The Georgia Supreme Court ruled in lawsuits alleging that county commissioners showed an intent to violate Georgia law when they voted to remove the Confederate statues.

The Legal Profession Blog noted the Oct. 25 decision and published highlights.

The state supreme court considered whether the Georgia Constitution requires plaintiffs to show a “cognizable injury” to sue in Georgia courts that is separate from the statutory authorization to sue. The court answered in the affirmative, holding that plaintiffs “must have a cognizable injury that can be redressed by a judicial decision.”

The plaintiffs included private citizen T. Davis Humphries and Sons of Confederate Veterans groups. They cited a law that bars removal of monuments honoring military service, including those honoring Confederate soldiers. Humphries sued over a vote to remove the statue in Newton County, Georgia, while the groups sued over votes in Newton and Henry counties in Georgia.

The Georgia Supreme Court said the kind of cognizable injury required in suits for violation of a public duty—including the duty regarding the Confederate statues—could be a generalized grievance.

The injury “need not always be individualized; sometimes it can be a generalized grievance shared by community members, especially other residents, taxpayers, voters or citizens,” the state supreme court said.

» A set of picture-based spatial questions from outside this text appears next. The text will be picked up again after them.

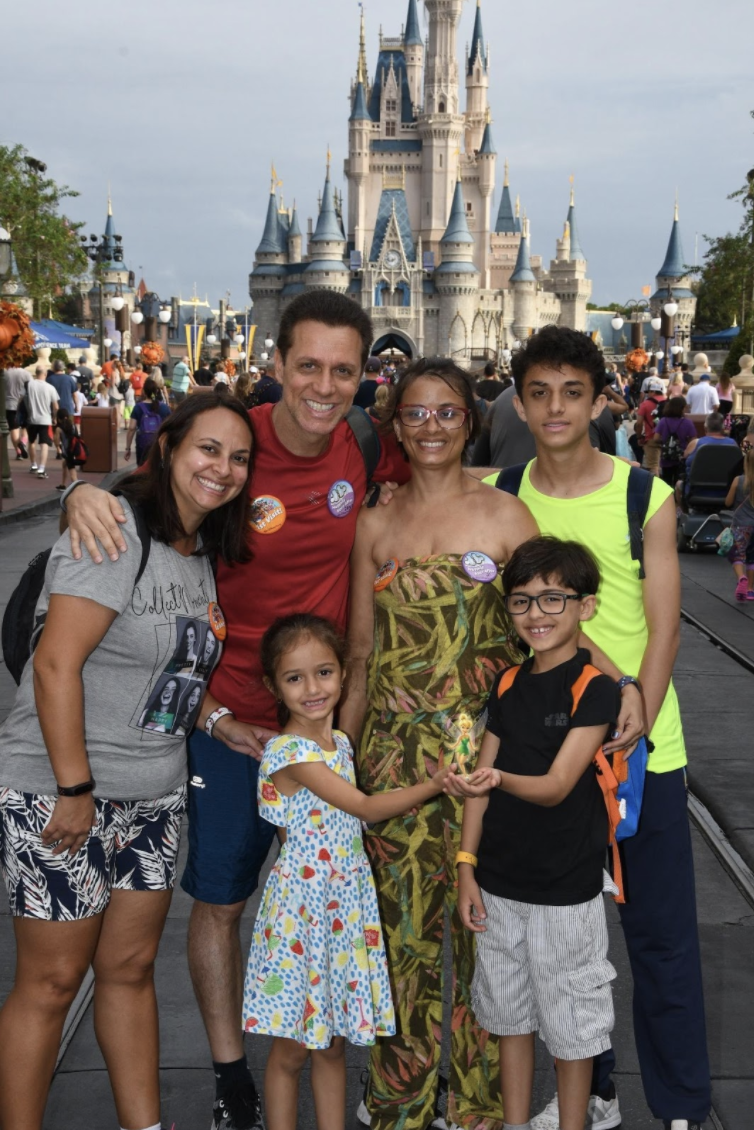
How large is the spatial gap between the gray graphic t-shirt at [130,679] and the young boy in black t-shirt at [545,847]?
0.66 metres

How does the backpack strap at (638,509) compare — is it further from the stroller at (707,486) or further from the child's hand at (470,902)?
the stroller at (707,486)

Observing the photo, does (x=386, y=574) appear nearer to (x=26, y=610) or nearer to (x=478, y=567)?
(x=478, y=567)

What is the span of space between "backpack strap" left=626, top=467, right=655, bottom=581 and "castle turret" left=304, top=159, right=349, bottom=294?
95.3 meters

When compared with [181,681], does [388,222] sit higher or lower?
higher

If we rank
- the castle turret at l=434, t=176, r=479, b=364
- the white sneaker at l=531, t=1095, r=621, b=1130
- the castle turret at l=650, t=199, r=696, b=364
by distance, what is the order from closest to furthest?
1. the white sneaker at l=531, t=1095, r=621, b=1130
2. the castle turret at l=650, t=199, r=696, b=364
3. the castle turret at l=434, t=176, r=479, b=364

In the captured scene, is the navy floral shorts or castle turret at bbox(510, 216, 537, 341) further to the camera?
castle turret at bbox(510, 216, 537, 341)

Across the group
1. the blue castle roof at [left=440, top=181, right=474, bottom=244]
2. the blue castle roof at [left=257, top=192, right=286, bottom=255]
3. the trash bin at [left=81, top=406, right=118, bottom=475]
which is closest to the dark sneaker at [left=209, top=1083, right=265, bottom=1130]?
the trash bin at [left=81, top=406, right=118, bottom=475]

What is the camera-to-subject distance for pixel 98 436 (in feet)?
Result: 64.4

The standard is less exacting than the standing requirement for plaintiffs challenging a law’s constitutionality, which requires an “actual, individualized injury,” according to the opinion.

Applying the cognizable-injury framework, the Georgia Supreme Court said, Humphries had standing to sue for an injunction against removal of the statue in her county. She couldn’t seek damages at this time, however, because the statue had not yet been removed.

The Sons of Confederate Veterans groups didn’t have standing, the state supreme court said. The groups had not alleged that they had associational standing or that their members lived in the affected counties.

“Because the Sons of Confederate Veterans groups have not alleged anything resembling community stakeholder status and have alleged no other cognizable injury, they do not have standing,” the Georgia Supreme Court said.